Report back the lines in this listing that carry the string "States".

================

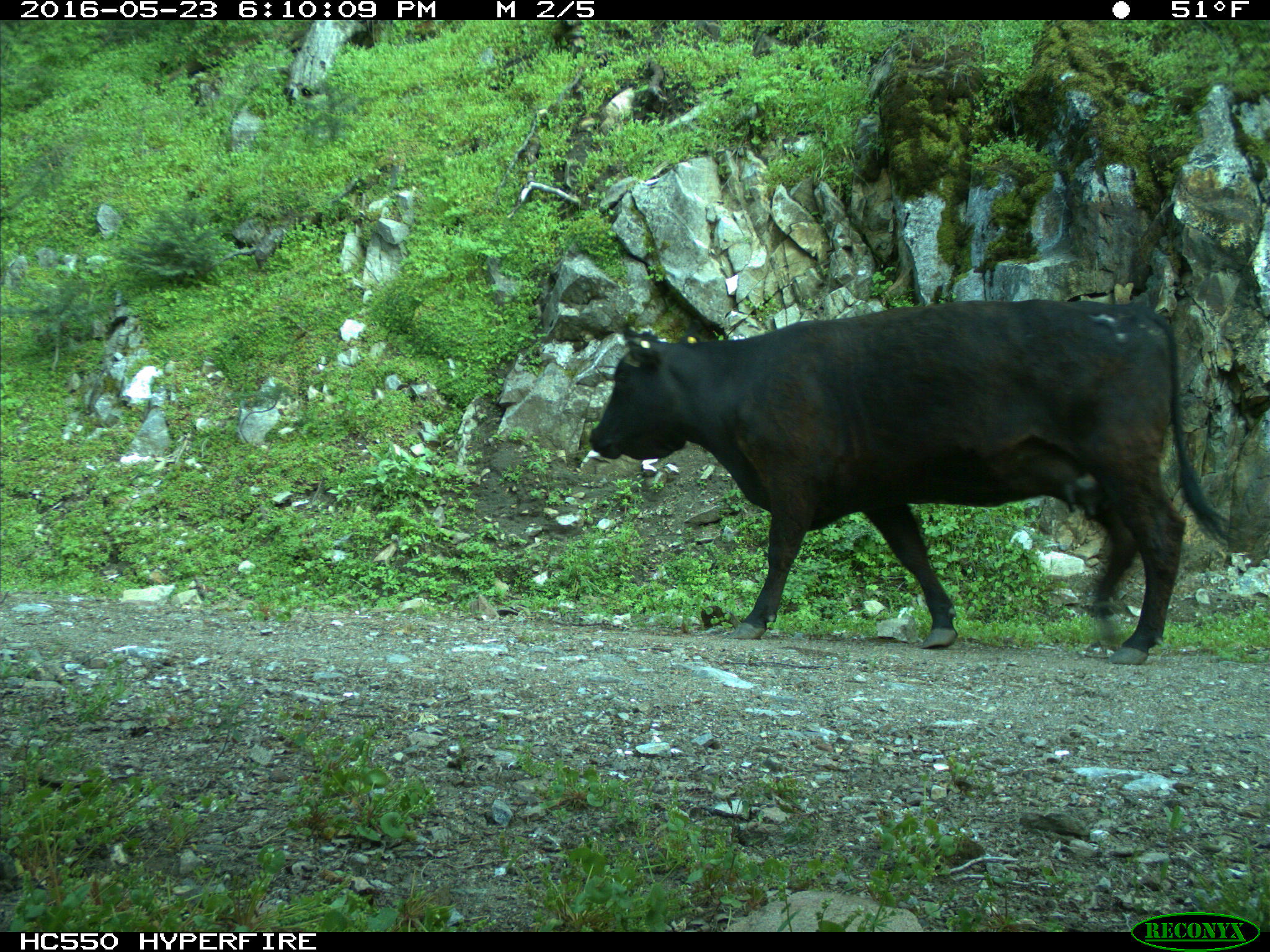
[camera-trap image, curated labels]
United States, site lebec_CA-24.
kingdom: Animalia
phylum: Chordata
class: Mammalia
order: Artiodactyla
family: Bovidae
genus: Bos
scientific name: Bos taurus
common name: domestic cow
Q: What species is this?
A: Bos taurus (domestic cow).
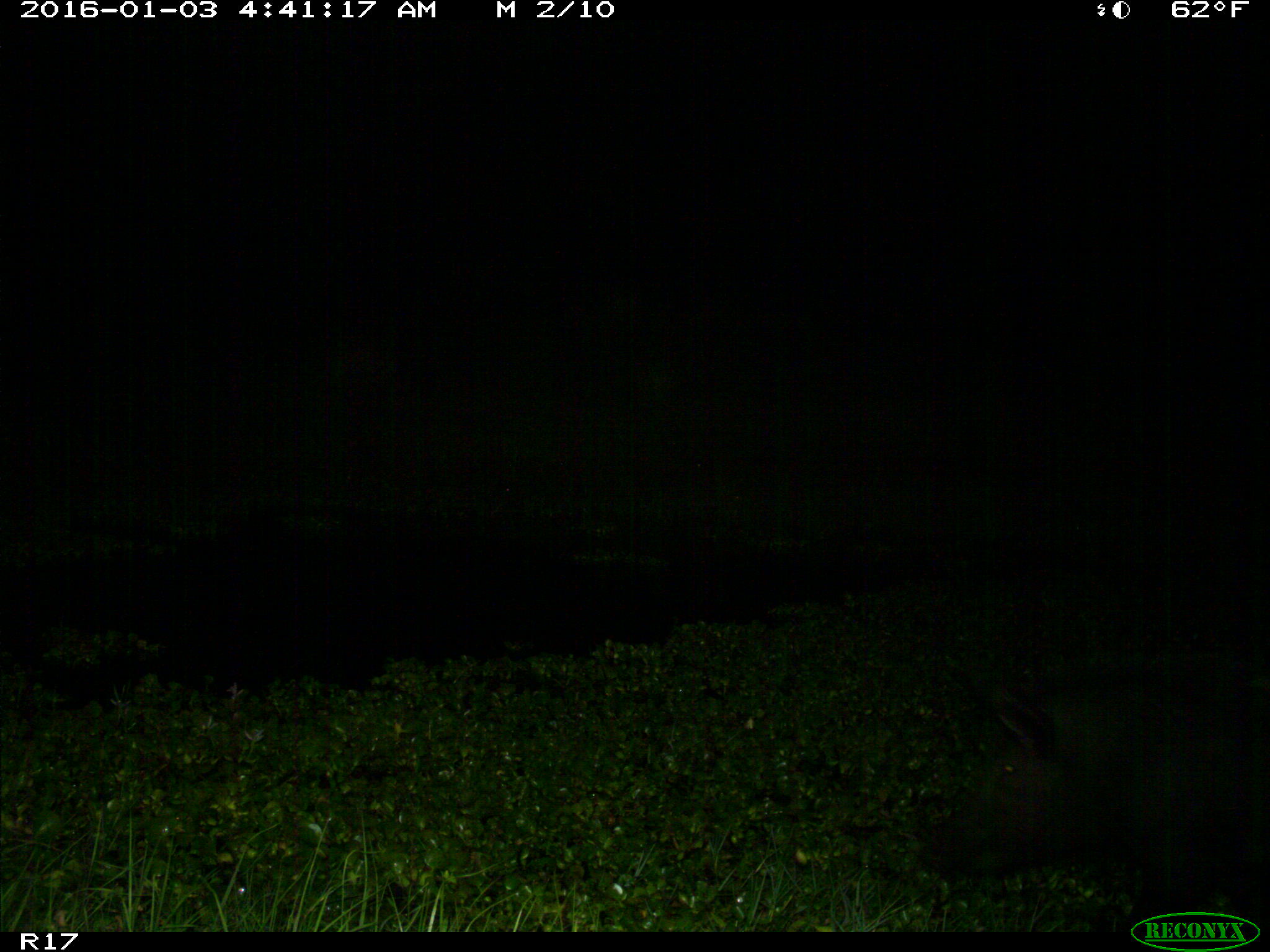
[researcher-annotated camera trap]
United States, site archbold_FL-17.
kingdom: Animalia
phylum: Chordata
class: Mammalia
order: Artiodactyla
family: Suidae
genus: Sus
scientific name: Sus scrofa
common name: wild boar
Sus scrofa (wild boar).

================

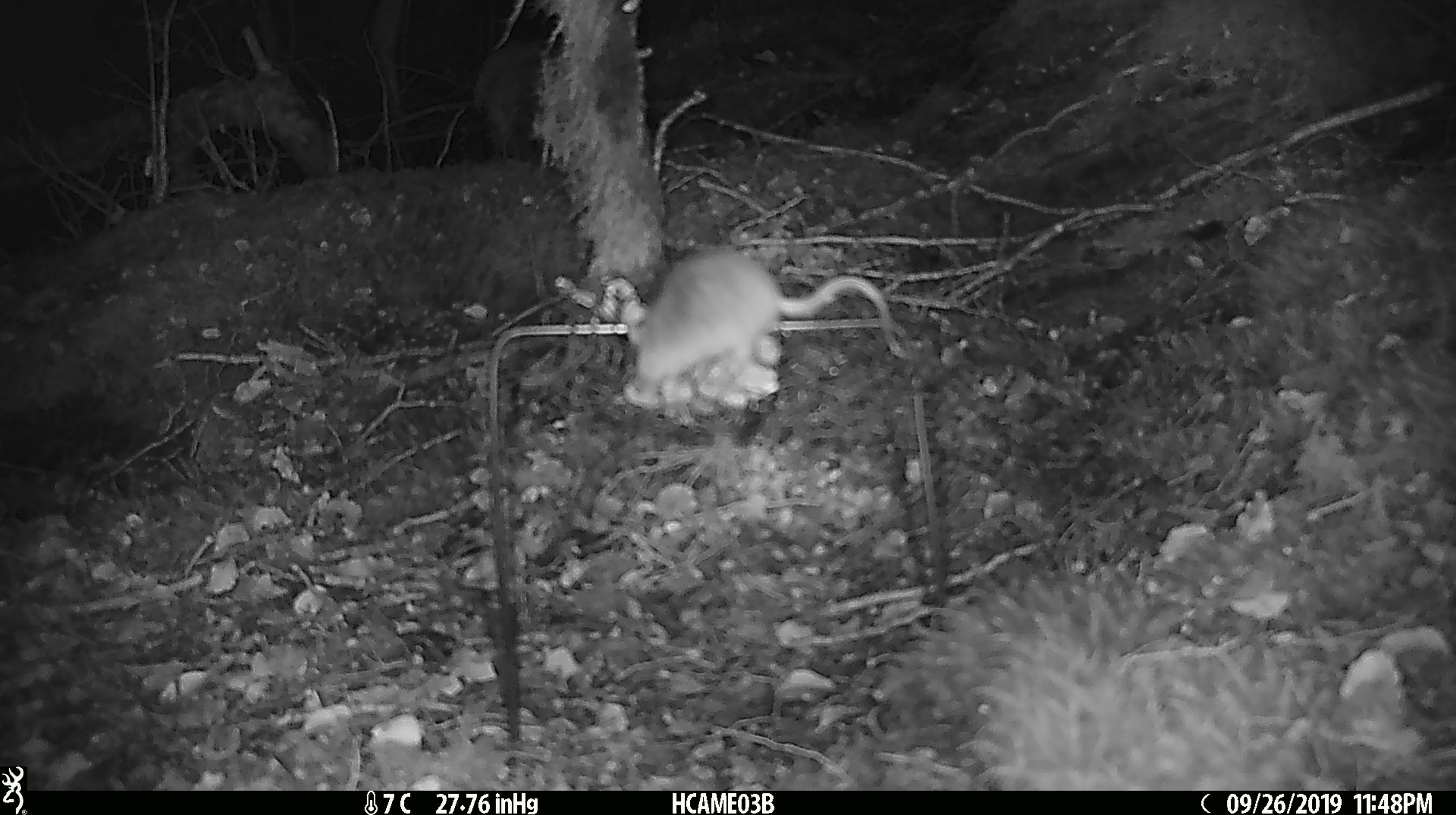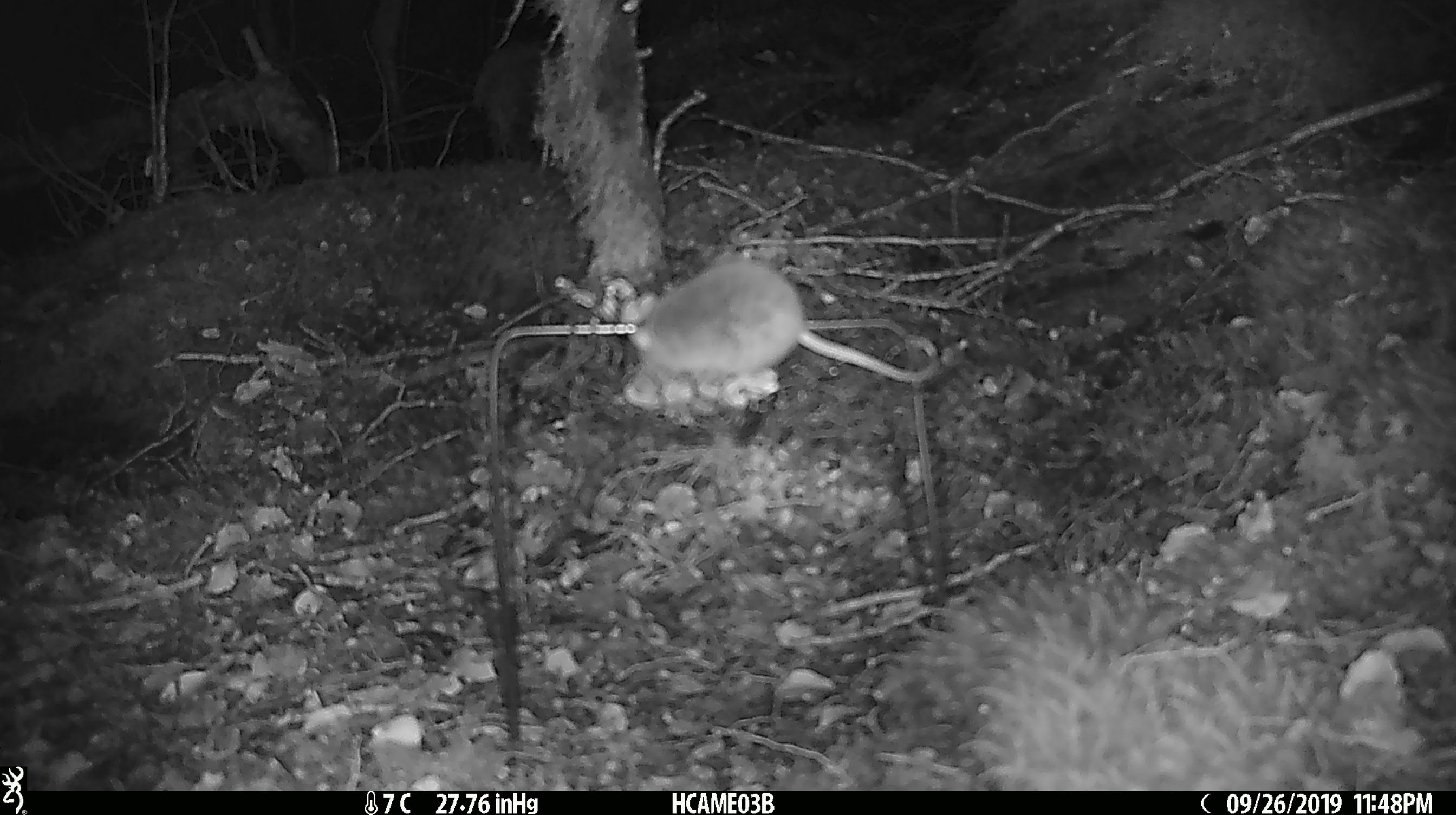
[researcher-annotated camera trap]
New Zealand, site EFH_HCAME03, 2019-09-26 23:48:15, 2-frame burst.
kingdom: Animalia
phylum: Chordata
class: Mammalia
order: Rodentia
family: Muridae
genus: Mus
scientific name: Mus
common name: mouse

================

**Answer area:**
United States, site lebec_CA-24.
United States, site archbold_FL-17.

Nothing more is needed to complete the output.